TSA faces ethical limits in use of AI
Artificial intelligence has become a disruptive force in society. Terms such as machine learning, deep learning and neural networks have become commonplace among mainstream media, eliciting visions of innovation that has the potential to change our lives.
At its core, AI attempts to mimic the capabilities of the human brain. Whether it’s computer vision, which focuses on how computers understand the visual world, or natural language processing, which focuses on how computers recognize and interpret written text, the list of possibilities for AI use continues to grow.
Take, for example, aviation security. Many people will pass through security checkpoints at airports while traveling during the holiday season. The Transportation Security Administration will process as many as 2.5 million people at airport checkpoints on some of the peak holiday travel days.
The TSA’s responsibility is to protect the nation’s air system from malicious activity. Airport security involves many layers. Screening, for instance, uses various technologies to meet several objectives, such as validating a person’s identity and detecting any items that pose a threat, which a traveler may attempt to bring onto a flight.
The output of screening devices must be read and interpreted by TSA officers, and humans make mistakes. As such, the TSA is working to use AI to improve the detection process and reduce the impact of human error.
However, the hope for AI in airport security is more far-reaching.
Employing AI to determine intent from behavior, appearance and speech could have enormous practical impact and benefits.
AI systems that could measure human intent would simplify airport security operations, effectively reducing the need for threat item detection.
The TSA already does this in offering people access to expedited screening lanes by enrolling them in TSA Precheck. An AI system that could assess intent among all travelers would be a quantum step forward in transforming airport security operations and procedures. With such a system, screening would be limited to a small subset of travelers, with most people passing through security checkpoints with little or no physical screening.

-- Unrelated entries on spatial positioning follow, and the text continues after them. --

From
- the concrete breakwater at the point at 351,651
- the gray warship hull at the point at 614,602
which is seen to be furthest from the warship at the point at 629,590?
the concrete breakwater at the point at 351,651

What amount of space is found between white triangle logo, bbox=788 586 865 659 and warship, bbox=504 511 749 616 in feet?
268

There are several challenges with designing and implementing such an AI system for aviation security. First, creating the models and algorithms to process data and produce the required insights. Another is how AI systems make decisions and the inevitable false alarms and false clearance that come with them. The most skilled and knowledgeable humans make such errors. No AI system will be completely immune to errors, though the source of such errors will be the design and implementation of the models and algorithms.
A third issue is privacy. If an AI system can capture traveler intent, is this a line too far to cross? Would this be classified as an invasion of personal space, even with a positive end? That is why the TSA Precheck program is voluntary, not mandatory: Participants must subject themselves to background vetting to qualify.

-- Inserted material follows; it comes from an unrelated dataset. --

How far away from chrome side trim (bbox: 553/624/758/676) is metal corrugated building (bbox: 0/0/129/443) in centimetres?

Perhaps most critically, the ethics surrounding the design of AI systems must be addressed. How an AI system incorporates ethics in its creation and implementation affects how it is received, perceived and adopted.

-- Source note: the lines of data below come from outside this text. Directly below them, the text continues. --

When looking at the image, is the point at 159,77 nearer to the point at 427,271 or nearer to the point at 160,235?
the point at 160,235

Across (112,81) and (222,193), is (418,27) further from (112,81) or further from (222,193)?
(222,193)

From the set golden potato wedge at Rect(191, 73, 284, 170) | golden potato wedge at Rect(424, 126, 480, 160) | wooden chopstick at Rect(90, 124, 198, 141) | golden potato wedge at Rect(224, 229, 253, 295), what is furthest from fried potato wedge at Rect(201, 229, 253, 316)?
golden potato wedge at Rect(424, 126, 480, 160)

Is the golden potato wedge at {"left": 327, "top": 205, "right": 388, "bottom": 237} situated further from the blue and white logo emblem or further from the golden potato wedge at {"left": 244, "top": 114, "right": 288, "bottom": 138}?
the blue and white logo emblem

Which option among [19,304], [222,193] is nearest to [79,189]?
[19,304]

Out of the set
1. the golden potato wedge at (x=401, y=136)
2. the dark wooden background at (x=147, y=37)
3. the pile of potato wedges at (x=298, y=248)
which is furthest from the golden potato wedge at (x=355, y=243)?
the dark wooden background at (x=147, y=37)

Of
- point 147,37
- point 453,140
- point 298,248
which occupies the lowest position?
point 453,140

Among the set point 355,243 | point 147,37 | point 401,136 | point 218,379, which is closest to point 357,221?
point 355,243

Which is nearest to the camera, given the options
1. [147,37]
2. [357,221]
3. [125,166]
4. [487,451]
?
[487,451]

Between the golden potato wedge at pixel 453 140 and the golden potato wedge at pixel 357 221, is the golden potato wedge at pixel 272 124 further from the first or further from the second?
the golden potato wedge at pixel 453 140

This challenge perhaps provides the greatest headwinds for AI advancements in our nation. It could be a factor in how other countries, which have differing ethical standards, could move past the United States in this area.
Investment in AI continues across the globe. The potential competitive advantage offered by AI is enormous. Yet transitions from the research lab to practice will remain choppy and uncertain, which will help ensure that progress is measured, methodical and slow. The United States must persist in its pursuit, however, given the worldwide competition and the need to retain a foothold in the AI arms race.
We are not likely to find an AI system in place at airports anytime soon that will measure human intent. However, the thought that it may be possible is what makes AI the disrupter and game-changer that demands everyone’s attention.
Indeed, the AI genie is out of the bottle, and where it takes us is a story that continues to be written.
Sheldon H. Jacobson is a professor of computer science at the University of Illinois at Urbana-Champaign. He employs his expertise in data-driven, risk-based decision-making to evaluate and inform public policy. He has studied aviation security for more than 25 years.